I have them inside a computer cabinet just slightly behind my monitor, so the sound is nice and tight. The bass is full but not overbearing, mid tones and high tones are clear. Oddly enough, I found the Reggae to be what I liked best for overall graphic equalizer setting. 

I turned the speaker volume knob way down to the 9 o'clock position and did all my volume control from the computer settings right on my keyboard to get the right sound levels.

Now, let me tell you what sold me on the Bose. I went to Circuit City, Compusa, and Best Buy to listen to speakers side by side. Some were hooked up and some were not. However, the Bose speaker demo kiosk operated in every store! Good for you Mr. Bose rep for seeing to it that the retail samples worked.

I was able to get someone at Circuit City to hook up the ones that had been disconnected. I did the same at Best buy. The Creative GigaWorks T20 cracked and popped when adjusting the sound level. The sales person at the store said it was from children playing with them over the holidays. Good for me. I could tell by the way the speakers sounded that they wouldn't last. The sale person said they had been in place since September. Three months of constant playing in a retail setting is a pretty good test bed for a product.

The Logitech 2.1 sounded good, but I could see by the size of the subwoofer that it would be a really tight fit in my computer cabinet plus the overbearing bass probably could not be toned down.

Hope this info helps the rest of you to decide how to spend your money.

Daniel


----------



## b3atofang3l

Not trying to be stereotypical but most people i know like Logitech better.
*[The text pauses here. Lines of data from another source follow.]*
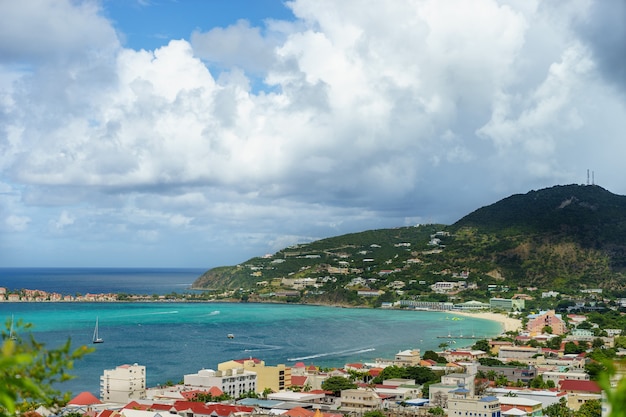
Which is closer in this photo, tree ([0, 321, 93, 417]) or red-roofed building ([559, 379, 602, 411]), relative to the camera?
tree ([0, 321, 93, 417])

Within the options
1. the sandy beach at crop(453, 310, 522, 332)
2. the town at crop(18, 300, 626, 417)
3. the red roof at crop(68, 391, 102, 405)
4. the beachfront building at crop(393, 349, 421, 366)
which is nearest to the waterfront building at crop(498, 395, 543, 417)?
the town at crop(18, 300, 626, 417)

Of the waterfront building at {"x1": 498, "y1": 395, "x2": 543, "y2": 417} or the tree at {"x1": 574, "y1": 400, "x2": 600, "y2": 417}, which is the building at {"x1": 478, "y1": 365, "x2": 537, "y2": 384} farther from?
the tree at {"x1": 574, "y1": 400, "x2": 600, "y2": 417}

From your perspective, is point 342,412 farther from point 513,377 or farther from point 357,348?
point 357,348

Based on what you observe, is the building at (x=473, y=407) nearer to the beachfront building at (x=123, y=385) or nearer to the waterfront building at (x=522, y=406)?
the waterfront building at (x=522, y=406)

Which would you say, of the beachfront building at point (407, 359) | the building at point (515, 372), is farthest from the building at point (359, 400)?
the beachfront building at point (407, 359)

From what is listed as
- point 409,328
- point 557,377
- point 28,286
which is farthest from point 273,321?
point 28,286

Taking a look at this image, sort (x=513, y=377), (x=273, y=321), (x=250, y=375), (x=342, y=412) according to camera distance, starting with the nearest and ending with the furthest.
Result: (x=342, y=412) → (x=250, y=375) → (x=513, y=377) → (x=273, y=321)
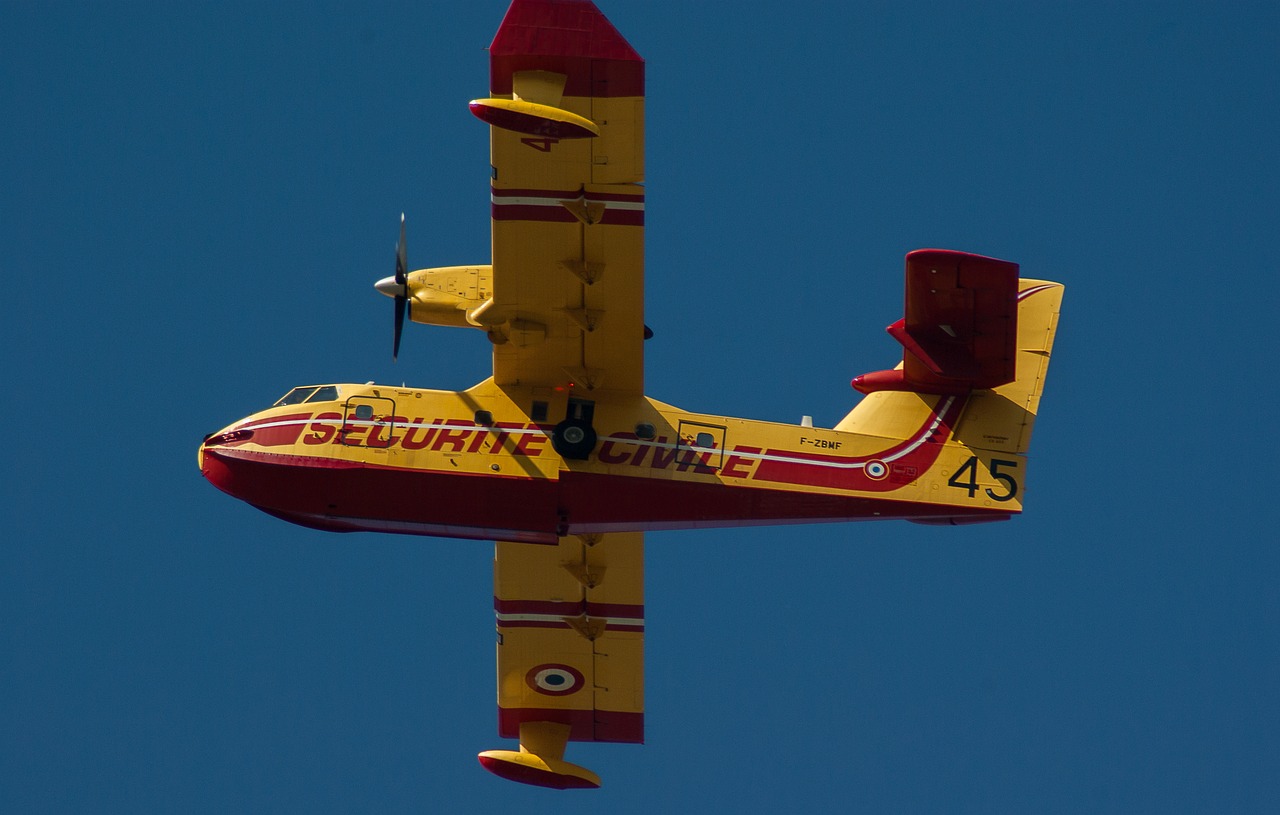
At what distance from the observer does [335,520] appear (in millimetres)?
26375

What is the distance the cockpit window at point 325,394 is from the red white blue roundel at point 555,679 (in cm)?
683

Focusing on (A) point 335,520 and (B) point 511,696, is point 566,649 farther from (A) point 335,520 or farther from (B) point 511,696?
(A) point 335,520

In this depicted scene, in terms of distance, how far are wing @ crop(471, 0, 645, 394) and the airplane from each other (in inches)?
1.3

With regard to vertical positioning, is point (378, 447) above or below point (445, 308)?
below

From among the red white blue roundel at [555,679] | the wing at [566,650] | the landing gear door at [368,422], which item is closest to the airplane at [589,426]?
the landing gear door at [368,422]

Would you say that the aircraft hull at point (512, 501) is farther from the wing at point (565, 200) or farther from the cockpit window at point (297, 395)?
the wing at point (565, 200)

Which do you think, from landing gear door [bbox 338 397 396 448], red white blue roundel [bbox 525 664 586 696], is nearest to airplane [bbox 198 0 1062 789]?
landing gear door [bbox 338 397 396 448]

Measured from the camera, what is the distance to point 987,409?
26.8 m

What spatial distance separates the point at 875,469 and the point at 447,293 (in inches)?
276

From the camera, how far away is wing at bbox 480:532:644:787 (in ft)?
98.1

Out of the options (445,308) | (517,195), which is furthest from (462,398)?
(517,195)

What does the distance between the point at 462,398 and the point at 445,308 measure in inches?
55.7

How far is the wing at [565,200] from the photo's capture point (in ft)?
79.8

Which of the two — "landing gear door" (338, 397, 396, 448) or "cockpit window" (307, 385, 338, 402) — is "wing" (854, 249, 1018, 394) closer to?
"landing gear door" (338, 397, 396, 448)
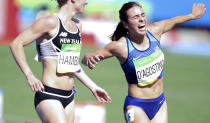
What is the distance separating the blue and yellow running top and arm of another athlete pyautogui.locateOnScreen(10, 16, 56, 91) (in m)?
0.97

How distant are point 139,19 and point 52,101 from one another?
136 cm

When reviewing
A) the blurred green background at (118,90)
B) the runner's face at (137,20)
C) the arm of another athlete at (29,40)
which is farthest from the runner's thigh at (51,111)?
the blurred green background at (118,90)

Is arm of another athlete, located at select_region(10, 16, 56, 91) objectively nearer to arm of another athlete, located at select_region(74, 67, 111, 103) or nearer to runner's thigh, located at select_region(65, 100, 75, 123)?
runner's thigh, located at select_region(65, 100, 75, 123)

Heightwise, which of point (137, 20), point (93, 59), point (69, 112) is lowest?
point (69, 112)

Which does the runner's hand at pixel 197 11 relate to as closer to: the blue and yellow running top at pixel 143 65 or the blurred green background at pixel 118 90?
the blue and yellow running top at pixel 143 65

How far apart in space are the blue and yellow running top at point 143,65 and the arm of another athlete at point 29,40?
966 mm

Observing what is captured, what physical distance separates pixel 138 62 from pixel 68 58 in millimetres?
808

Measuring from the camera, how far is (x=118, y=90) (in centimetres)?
1388

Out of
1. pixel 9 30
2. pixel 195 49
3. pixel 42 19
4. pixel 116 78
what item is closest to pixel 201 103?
pixel 116 78

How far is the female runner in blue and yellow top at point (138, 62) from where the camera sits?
5746mm

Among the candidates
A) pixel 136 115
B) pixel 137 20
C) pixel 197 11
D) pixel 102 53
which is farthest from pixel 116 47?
pixel 197 11

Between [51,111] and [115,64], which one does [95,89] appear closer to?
[51,111]

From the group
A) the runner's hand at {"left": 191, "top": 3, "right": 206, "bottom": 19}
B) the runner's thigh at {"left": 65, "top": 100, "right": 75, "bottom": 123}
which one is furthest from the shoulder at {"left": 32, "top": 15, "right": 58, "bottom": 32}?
the runner's hand at {"left": 191, "top": 3, "right": 206, "bottom": 19}

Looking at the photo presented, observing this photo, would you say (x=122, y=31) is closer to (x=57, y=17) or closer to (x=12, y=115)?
(x=57, y=17)
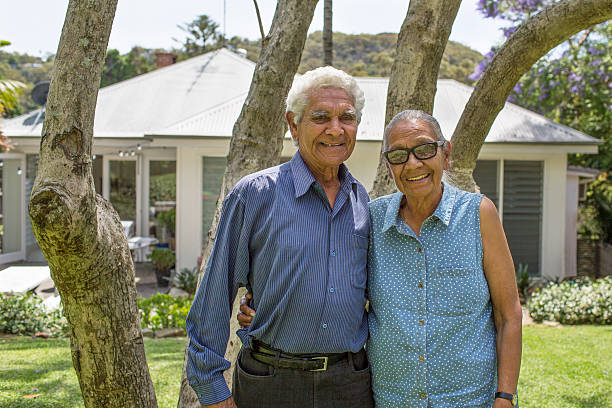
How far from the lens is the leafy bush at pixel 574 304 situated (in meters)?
9.83

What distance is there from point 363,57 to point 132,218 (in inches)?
1927

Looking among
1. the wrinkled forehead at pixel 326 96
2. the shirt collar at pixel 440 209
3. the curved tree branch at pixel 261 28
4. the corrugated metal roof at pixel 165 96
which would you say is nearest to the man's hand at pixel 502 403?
the shirt collar at pixel 440 209

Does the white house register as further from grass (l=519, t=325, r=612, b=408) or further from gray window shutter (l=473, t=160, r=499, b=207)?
grass (l=519, t=325, r=612, b=408)

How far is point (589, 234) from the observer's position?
601 inches

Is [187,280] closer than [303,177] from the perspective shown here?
No

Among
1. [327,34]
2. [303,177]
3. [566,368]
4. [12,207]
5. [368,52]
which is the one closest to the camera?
[303,177]

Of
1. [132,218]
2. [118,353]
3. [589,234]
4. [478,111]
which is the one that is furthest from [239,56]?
[118,353]

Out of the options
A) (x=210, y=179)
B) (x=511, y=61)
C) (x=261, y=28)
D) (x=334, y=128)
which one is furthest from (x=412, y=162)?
(x=210, y=179)

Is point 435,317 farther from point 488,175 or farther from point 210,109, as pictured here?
point 210,109

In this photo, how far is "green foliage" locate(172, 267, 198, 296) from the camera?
11.1 m

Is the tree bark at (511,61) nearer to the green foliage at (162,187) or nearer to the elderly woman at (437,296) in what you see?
the elderly woman at (437,296)

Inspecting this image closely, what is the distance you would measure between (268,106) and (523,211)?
9554 mm

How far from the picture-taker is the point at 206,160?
11.8 m

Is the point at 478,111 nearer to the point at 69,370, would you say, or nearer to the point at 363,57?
the point at 69,370
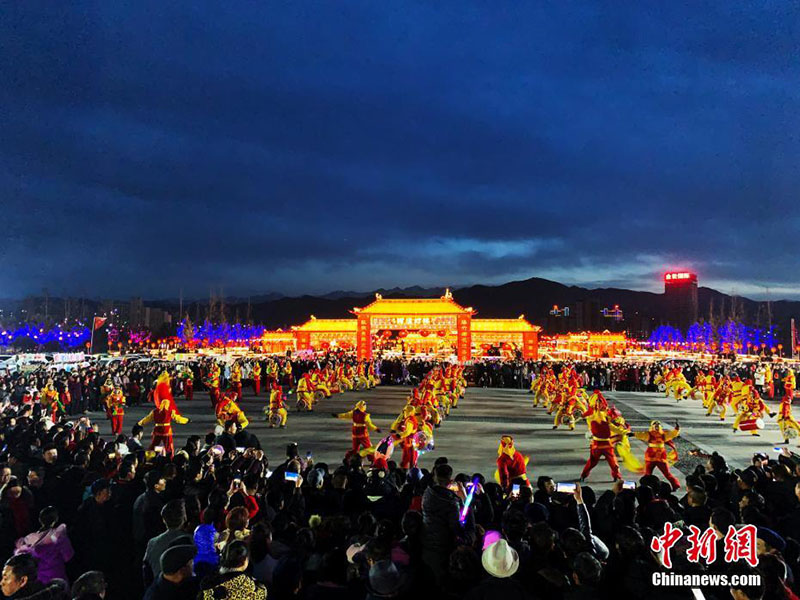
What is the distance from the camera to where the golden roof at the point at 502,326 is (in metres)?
52.1

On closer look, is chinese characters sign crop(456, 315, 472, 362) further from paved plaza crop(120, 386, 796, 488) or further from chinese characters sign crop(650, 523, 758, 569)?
chinese characters sign crop(650, 523, 758, 569)

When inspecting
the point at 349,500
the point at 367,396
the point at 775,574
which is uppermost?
the point at 775,574

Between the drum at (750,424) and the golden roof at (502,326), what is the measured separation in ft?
120

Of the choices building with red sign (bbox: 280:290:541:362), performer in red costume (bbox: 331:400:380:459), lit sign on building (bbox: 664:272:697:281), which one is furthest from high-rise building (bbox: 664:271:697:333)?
performer in red costume (bbox: 331:400:380:459)

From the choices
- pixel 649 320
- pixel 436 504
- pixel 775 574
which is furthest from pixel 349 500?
pixel 649 320

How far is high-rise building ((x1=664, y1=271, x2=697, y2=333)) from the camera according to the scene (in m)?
149

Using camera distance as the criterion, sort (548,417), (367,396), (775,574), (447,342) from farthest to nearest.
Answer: (447,342), (367,396), (548,417), (775,574)

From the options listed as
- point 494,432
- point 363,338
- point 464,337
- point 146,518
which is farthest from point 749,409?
point 363,338

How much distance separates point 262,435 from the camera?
15.6 meters

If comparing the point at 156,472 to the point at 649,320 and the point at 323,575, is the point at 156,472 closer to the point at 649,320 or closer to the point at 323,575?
the point at 323,575

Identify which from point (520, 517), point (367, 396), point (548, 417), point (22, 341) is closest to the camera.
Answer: point (520, 517)

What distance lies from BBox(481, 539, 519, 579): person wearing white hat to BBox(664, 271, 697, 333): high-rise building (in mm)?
162314

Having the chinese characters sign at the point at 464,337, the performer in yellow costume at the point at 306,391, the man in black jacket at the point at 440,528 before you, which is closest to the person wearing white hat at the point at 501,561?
the man in black jacket at the point at 440,528

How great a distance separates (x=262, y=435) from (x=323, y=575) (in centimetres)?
1220
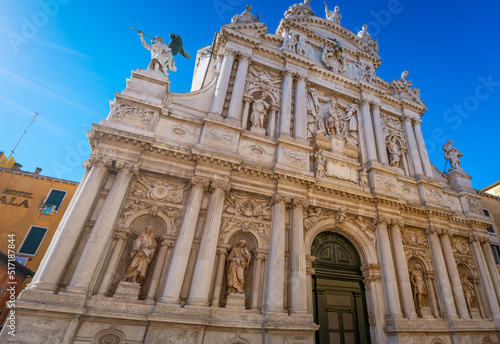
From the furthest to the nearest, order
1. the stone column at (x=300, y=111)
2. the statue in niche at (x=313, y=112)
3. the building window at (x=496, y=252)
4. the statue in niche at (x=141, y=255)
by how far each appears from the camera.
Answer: the building window at (x=496, y=252)
the statue in niche at (x=313, y=112)
the stone column at (x=300, y=111)
the statue in niche at (x=141, y=255)

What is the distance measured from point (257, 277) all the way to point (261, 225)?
1637 mm

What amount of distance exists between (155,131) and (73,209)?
10.9 feet

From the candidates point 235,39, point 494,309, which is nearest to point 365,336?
point 494,309

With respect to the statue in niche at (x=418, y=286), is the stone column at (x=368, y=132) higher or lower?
higher

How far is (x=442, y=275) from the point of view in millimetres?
10523

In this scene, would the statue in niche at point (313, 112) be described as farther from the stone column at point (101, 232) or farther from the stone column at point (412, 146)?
the stone column at point (101, 232)

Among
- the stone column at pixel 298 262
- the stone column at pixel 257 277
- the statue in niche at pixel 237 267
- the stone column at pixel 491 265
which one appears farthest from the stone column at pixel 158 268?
the stone column at pixel 491 265

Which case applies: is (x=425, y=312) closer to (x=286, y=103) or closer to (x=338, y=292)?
(x=338, y=292)

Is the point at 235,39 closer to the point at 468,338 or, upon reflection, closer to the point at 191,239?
the point at 191,239

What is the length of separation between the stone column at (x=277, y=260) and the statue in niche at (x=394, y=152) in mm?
6884

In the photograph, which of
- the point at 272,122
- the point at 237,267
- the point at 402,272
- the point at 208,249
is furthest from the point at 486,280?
the point at 208,249

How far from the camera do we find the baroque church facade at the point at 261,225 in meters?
6.81

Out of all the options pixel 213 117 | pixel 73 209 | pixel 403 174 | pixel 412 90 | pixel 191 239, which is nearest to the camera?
pixel 73 209

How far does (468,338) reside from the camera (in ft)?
31.3
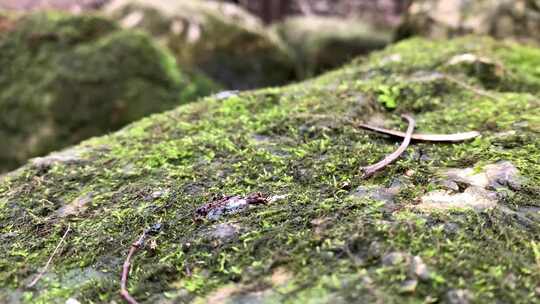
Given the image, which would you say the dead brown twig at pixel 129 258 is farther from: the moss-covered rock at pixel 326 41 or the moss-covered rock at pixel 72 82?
the moss-covered rock at pixel 326 41

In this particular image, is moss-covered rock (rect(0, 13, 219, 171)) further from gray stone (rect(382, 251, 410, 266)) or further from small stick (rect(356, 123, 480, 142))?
gray stone (rect(382, 251, 410, 266))

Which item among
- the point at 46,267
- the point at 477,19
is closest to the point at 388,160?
the point at 46,267

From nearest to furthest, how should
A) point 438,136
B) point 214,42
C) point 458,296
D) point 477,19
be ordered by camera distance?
1. point 458,296
2. point 438,136
3. point 477,19
4. point 214,42

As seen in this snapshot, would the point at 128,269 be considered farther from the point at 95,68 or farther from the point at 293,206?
the point at 95,68

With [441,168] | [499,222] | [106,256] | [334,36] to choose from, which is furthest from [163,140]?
[334,36]

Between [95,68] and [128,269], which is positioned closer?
[128,269]

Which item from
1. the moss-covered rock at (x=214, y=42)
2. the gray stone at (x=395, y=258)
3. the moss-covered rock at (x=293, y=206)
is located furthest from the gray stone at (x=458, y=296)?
the moss-covered rock at (x=214, y=42)

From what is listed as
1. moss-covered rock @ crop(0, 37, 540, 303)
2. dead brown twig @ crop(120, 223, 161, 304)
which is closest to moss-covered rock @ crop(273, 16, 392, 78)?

I personally have the Logitech Z-2300 (2.1) speakers which are sold for 150$ us and they ROCK. I bet you can get better than that but..yeah.


----------



## dmw2692004

There are some logitechs:
Link

and here are some altecs:
Link



I would go with the logitechs because they are cheaper and they are more powerful. Plus i have always used logitech and an satisfied with all of their products.


----------



## Bobo

dmw2692004 said:


> wow daniel just hijacked this thread lol.


He's a new member, give him a break.

I say go for the Logitechs.


----------



## dmw2692004

Bobo said:


> He's a new member, give him a break.
> 
> I say go for the Logitechs.



i wasent saying it an i bad way i was just pointing it out, plus i edited it out because i realized that he was a new member


----------



## daniel2229

Sorry, guys, for highjacking your thread. I wanted to create my own but was not able as a new member.

I have nothing against Logitech. I bought my son a Logitech 5.1  X530 for Christmas this year, and he says it rocks!

Daniel


----------



## Jet

I have a set of Logitech X-530s as well, and I couldn't be more pleased. 
To daniel: They do have a sub level knob on the back of the sub, you can basically turn it down until there is hardly anything coming out of it. However, I like mine turned up the whole way 

As far as you not being about to make a thread, you should have been able to.


----------



## Bobo

Jet said:


> I have a set of Logitech X-530s as well, and I couldn't be more pleased.


Me too.



> As far as you not being about to make a thread, you should have been able to.


I think he meant he didn't know where to go.


----------